= DATA FOR THIS EXERCISE =
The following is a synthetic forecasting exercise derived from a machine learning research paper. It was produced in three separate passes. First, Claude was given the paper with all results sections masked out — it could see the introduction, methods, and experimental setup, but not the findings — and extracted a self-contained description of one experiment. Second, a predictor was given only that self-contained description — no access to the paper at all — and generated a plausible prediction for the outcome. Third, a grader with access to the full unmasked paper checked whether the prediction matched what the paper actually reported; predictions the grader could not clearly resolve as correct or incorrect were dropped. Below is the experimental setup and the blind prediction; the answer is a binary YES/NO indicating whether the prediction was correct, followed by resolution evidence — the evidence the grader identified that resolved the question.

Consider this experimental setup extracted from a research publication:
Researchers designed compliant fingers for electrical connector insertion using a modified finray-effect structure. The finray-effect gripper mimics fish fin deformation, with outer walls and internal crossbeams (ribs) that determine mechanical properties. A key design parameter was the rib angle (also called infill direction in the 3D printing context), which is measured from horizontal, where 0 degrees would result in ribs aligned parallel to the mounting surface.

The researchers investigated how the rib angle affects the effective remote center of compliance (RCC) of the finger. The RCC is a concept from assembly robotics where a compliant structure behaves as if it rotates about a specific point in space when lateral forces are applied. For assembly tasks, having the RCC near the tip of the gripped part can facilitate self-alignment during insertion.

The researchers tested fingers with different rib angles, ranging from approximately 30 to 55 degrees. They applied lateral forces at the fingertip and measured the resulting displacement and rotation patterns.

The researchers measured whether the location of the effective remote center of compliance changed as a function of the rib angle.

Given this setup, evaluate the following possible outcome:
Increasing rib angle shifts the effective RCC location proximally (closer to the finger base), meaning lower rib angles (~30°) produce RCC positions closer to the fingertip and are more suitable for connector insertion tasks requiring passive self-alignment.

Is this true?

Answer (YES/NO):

= YOUR INSTRUCTIONS =
Each line of the material with the word "fingertip" in it should be listed.

= ANSWER SECTION =
The researchers tested fingers with different rib angles, ranging from approximately 30 to 55 degrees. They applied lateral forces at the fingertip and measured the resulting displacement and rotation patterns.
Increasing rib angle shifts the effective RCC location proximally (closer to the finger base), meaning lower rib angles (~30°) produce RCC positions closer to the fingertip and are more suitable for connector insertion tasks requiring passive self-alignment.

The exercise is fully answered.